Garth Marenghi: (sat at his desk, reading from one of his novels Slicer) "Something was pouring from his mouth. He examined his sleeve. Blood!? Blood. Crimson copper-smelling blood, his blood. Blood. Blood. Blood. (Checks line)...And bits of sick."
posted by FatherDagon at 1:46 PM on September 8, 2010 [1 favorite]


Heh. I never knew he was from Letchworth - I had an Aunt and Uncle there but didn't visit much. It's basically a garden town and about as unscary and unsupernatural a local as you could get - my main memory of it is that I saw Popeye and Superman II at the cinema there.
posted by Artw at 1:48 PM on September 8, 2010


Also this has resulted in me looking up the street I grew up on in Google Streetview, which produces a weird Lovecraftian time-lost sense of horror all of it's own.
posted by Artw at 2:14 PM on September 8, 2010


Wow, Shaun Hutson is like a real life version of Garth Merenghi.

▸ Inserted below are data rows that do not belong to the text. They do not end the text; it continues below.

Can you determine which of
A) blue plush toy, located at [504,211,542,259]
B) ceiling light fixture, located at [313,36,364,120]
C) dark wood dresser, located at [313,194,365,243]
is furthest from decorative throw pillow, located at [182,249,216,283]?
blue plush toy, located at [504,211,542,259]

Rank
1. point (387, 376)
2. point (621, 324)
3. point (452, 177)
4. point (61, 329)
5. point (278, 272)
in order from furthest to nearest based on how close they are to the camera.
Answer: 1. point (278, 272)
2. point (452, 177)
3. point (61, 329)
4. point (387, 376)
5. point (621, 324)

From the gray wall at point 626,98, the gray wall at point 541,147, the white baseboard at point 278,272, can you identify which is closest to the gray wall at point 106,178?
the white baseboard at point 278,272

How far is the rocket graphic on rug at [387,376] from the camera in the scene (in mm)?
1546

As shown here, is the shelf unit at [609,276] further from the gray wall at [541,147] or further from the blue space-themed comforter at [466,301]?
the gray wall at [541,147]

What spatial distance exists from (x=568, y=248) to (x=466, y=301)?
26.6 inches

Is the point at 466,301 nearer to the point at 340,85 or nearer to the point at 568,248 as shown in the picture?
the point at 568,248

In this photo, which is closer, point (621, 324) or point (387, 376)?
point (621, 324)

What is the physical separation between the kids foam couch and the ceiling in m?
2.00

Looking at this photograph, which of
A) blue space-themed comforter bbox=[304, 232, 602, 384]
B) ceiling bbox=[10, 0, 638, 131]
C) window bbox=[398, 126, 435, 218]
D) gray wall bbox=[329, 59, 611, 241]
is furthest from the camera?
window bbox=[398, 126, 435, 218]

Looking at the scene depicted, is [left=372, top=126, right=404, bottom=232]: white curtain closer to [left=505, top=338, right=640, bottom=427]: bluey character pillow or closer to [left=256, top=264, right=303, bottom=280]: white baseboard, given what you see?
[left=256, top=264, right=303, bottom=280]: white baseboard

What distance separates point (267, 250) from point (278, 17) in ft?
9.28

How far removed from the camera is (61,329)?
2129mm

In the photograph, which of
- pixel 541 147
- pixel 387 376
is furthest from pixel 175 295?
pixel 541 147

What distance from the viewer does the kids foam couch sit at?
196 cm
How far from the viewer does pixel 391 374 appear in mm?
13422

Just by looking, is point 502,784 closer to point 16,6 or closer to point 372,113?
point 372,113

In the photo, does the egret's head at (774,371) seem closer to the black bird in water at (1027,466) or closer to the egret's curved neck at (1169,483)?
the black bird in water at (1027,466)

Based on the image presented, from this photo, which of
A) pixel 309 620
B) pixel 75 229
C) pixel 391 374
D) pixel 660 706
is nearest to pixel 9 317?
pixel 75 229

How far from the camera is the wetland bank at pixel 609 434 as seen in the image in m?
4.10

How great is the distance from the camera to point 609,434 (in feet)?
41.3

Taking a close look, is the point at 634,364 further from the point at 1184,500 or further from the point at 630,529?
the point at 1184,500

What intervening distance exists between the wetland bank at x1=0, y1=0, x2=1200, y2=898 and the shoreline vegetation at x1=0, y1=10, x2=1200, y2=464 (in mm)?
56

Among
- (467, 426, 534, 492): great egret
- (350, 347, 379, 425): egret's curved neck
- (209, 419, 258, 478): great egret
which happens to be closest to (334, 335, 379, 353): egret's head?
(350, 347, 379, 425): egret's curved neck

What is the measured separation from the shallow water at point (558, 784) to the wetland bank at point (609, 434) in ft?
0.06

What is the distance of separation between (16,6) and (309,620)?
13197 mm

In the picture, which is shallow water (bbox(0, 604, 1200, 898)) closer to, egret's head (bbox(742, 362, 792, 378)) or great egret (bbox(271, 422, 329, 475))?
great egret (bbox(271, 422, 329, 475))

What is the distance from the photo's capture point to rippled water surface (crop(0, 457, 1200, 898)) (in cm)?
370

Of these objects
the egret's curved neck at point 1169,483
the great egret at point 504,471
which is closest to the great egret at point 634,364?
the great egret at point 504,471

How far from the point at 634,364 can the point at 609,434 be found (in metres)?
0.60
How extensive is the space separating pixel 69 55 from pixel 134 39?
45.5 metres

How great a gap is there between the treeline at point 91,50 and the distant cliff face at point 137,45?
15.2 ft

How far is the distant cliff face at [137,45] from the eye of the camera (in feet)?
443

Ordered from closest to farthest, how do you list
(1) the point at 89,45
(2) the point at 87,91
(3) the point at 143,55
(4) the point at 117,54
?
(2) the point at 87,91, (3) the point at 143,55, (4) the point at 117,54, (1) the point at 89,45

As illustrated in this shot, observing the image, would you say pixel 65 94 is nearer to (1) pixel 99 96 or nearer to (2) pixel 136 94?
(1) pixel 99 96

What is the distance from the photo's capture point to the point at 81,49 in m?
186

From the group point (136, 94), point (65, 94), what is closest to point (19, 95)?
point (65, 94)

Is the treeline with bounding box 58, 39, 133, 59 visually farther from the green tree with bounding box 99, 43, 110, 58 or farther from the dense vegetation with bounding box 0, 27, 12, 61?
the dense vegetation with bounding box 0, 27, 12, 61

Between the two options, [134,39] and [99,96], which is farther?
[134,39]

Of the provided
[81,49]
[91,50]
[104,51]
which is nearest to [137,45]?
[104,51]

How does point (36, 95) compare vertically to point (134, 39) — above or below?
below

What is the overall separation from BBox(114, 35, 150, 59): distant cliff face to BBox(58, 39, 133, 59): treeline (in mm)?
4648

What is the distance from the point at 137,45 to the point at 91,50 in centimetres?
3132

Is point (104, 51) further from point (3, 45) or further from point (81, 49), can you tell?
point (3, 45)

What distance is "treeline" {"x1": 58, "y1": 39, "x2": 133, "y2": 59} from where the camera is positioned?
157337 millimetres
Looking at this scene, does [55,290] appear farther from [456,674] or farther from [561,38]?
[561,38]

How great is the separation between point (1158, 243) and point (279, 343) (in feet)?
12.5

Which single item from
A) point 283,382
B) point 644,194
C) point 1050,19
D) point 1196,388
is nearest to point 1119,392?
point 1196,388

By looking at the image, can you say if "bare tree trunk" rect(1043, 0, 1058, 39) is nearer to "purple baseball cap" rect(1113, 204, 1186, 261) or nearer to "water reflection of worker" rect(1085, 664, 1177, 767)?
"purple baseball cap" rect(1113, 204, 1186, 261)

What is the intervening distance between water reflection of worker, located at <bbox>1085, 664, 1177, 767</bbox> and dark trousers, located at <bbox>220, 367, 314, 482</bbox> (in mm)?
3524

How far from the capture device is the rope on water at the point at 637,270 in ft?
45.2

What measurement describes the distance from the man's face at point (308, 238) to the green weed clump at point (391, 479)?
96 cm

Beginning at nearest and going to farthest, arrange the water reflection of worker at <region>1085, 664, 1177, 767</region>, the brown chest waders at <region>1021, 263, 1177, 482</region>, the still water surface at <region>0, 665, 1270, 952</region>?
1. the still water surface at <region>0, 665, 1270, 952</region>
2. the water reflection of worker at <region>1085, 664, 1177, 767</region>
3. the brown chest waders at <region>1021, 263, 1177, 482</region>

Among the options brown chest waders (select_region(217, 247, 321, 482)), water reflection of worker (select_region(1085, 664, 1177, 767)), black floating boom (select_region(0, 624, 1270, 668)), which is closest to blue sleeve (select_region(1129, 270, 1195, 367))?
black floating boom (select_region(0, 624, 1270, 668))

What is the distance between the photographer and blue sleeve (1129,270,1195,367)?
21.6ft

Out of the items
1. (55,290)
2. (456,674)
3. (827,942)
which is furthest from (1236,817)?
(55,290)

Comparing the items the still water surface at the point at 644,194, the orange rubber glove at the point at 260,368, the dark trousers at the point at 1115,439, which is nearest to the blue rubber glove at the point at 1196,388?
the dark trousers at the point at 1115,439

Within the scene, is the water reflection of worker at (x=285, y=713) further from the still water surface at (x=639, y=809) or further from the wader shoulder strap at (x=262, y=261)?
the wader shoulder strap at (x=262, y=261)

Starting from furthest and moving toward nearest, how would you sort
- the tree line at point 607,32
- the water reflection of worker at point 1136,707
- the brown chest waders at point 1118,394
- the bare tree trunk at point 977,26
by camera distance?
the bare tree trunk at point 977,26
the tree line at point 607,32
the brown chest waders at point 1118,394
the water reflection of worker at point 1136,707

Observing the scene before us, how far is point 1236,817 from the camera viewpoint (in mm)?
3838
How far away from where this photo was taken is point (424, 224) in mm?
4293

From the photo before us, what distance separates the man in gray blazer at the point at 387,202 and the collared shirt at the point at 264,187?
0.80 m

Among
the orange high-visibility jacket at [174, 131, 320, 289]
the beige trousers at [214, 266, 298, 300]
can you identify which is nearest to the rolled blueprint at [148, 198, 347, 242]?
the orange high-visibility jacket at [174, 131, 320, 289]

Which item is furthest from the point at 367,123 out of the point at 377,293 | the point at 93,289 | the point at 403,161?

Heh, I think it's pretty much a given that Garth was heavily based on the Prince of Gore himself.

I remember him turning up on Central Weekend (a local television discussion program) a lot in the 80s whenever the subject was in any way horror related and he was always good value.

I think I linked this interview last time he came up here.
posted by fearfulsymmetry at 2:17 PM on September 8, 2010


I;ve always liked that in real life Brian Lumley looks like a cross between a shady car salesman from the midlands (probable interests: Country and Western music, swinging) and a lizard person.
posted by Artw at 2:23 PM on September 8, 2010 [1 favorite]


I remember him turning up on Central Weekend (a local television discussion program) a lot in the 80s whenever the subject was in any way horror related and he was always good value.

Some day I am really going to have to do that Kim Newman post.
posted by Artw at 3:41 PM on September 8, 2010


I had Pan #3 years ago: it contained a story by Ewers called "The Execution of Damiens" that caused me no end of horror at the very idea of torture. I still remember it as being one of the most affecting things I have ever read. Helped by the fact that it was about someone who read it and was deeply and horribly affected. I felt recursively horrified. Always wanted the rest of that series.
posted by umberto at 3:50 PM on September 8, 2010


Great books, and major props for including a really worthwhile sprinkling of Edwardian, Victorian and Georgian classic ghost fiction.